---------- EXTRAIT FOURNI

Ainsi, nous saurons toutes ces velléités de l’Occident qui, pour devenir réalité, sont soutenues sur le terrain par des acteurs qui suivent la situation au quotidien, puisqu’ils sont les premiers bénéficiaires. Il s’agit là d’une véritable stratégie, en des plans d’actions, bien réfléchis, conséquents, à l’avantage des ouailles de la grande puissance mondiale, au moment où les nôtres – qui n’en possèdent aucune (de stratégie) – pèchent par leur manque de sérieux et d’unité.
D’ailleurs, nous et notre «Ligue arabe», une caisse de résonance, ou plutôt une coquille vide, nous ne faisons que de la figuration navrante et pitoyable pendant les conflits qu’on nous impose dans nos territoires, devenus hélas, des champs de prédilection pour des usages belliqueux. Réfléchir autrement que cela, concernant les conflits de nos frères arabes, est d’une naïveté excessive qui ne nous mène pas très loin.
Comment voyez-vous l’avenir de la Syrie?
Tout d’abord, il faut savoir, et en être convaincu, que la Syrie est un grand pays, et que son peuple est un grand peuple. Ainsi, tout ce qui se manigance présentement peut être vite pansé demain, parce que les Syriens – pour peu qu’on leur laisse le soin de régler leurs problèmes par eux-mêmes – ont cette capacité de rebondir très facilement et se mettre fermement debout, sur leurs pieds. Alors, incontestablement, l’avenir de ce pays ne devrait se faire qu’avec les Syriens. Aujourd’hui, il y a des massacres, il y a des dépassements, il y a du sang , il y a de l’incompréhension; nous avons connu tout cela, chez nous, en Algérie, en des circonstances, bien sûr différentes, mais aussi difficiles que celles que traversent nos frères syriens.

--------------------
---------- MATÉRIEL FOURNI

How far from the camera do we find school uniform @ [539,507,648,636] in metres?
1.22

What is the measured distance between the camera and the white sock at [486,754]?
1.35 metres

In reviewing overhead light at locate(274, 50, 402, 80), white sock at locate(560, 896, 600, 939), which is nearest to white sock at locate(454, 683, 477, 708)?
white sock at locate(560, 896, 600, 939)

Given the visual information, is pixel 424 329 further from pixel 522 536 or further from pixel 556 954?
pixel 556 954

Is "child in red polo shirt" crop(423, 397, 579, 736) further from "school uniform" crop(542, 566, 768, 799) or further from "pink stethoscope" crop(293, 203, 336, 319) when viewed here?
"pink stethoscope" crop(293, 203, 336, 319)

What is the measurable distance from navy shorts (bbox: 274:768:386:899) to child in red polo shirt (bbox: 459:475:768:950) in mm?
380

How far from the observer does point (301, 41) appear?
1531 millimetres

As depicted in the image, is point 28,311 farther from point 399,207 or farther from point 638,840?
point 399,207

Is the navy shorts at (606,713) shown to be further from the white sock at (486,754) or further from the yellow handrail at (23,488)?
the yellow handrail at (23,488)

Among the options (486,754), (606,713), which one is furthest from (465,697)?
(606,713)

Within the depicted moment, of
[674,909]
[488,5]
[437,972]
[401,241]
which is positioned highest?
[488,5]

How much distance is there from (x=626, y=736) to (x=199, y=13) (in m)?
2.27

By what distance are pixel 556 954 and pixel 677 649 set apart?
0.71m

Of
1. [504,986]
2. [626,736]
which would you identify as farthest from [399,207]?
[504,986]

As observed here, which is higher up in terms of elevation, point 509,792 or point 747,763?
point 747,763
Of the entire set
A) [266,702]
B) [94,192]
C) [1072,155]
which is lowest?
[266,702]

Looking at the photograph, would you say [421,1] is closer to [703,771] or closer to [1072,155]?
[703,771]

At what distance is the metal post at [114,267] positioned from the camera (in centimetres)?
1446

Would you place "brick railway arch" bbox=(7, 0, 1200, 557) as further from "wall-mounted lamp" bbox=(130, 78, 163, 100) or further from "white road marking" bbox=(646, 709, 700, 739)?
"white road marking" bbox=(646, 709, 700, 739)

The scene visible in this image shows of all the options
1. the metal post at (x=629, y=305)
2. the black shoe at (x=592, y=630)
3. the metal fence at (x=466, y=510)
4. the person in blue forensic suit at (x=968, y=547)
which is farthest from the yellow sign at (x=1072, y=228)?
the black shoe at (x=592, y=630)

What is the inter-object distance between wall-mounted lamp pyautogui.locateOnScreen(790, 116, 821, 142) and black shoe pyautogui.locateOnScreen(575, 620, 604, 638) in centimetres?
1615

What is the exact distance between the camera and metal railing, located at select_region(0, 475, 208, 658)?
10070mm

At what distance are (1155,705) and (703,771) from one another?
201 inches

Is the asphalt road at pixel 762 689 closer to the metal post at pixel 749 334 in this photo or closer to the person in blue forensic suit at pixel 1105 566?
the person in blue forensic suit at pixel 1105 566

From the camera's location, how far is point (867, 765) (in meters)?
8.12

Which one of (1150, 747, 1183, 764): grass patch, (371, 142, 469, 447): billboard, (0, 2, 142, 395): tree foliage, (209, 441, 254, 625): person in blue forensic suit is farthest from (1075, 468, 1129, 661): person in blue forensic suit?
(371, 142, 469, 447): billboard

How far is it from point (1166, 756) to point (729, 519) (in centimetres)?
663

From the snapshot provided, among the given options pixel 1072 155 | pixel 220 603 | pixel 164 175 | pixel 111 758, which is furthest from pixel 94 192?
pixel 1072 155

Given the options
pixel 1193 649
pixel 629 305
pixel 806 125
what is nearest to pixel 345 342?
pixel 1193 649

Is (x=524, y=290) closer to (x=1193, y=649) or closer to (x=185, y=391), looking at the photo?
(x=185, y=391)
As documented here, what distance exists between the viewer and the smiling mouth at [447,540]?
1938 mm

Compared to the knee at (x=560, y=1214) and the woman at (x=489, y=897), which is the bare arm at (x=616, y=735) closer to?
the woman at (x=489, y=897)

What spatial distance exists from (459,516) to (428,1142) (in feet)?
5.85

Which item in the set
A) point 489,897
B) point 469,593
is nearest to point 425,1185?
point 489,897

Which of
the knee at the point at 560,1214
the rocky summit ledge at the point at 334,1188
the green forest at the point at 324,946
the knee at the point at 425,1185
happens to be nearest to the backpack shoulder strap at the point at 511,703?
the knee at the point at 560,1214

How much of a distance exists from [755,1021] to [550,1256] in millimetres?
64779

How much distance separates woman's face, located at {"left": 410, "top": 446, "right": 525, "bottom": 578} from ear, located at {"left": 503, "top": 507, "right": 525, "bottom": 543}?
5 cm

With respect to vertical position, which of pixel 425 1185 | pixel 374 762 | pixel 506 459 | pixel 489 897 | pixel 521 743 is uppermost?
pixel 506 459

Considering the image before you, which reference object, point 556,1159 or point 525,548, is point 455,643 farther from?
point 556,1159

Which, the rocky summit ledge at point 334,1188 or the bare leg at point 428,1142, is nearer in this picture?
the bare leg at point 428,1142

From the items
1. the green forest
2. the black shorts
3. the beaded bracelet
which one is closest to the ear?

--------------------

CONSIGNE DONNÉE: Recopiez à l'identique le passage de l'extrait fourni, en partant de « Tout d’abord, il » et en allant jusqu'à « nos frères syriens. ».

RÉPONSE À L'EXERCICE:
Tout d’abord, il faut savoir, et en être convaincu, que la Syrie est un grand pays, et que son peuple est un grand peuple. Ainsi, tout ce qui se manigance présentement peut être vite pansé demain, parce que les Syriens – pour peu qu’on leur laisse le soin de régler leurs problèmes par eux-mêmes – ont cette capacité de rebondir très facilement et se mettre fermement debout, sur leurs pieds. Alors, incontestablement, l’avenir de ce pays ne devrait se faire qu’avec les Syriens. Aujourd’hui, il y a des massacres, il y a des dépassements, il y a du sang , il y a de l’incompréhension; nous avons connu tout cela, chez nous, en Algérie, en des circonstances, bien sûr différentes, mais aussi difficiles que celles que traversent nos frères syriens.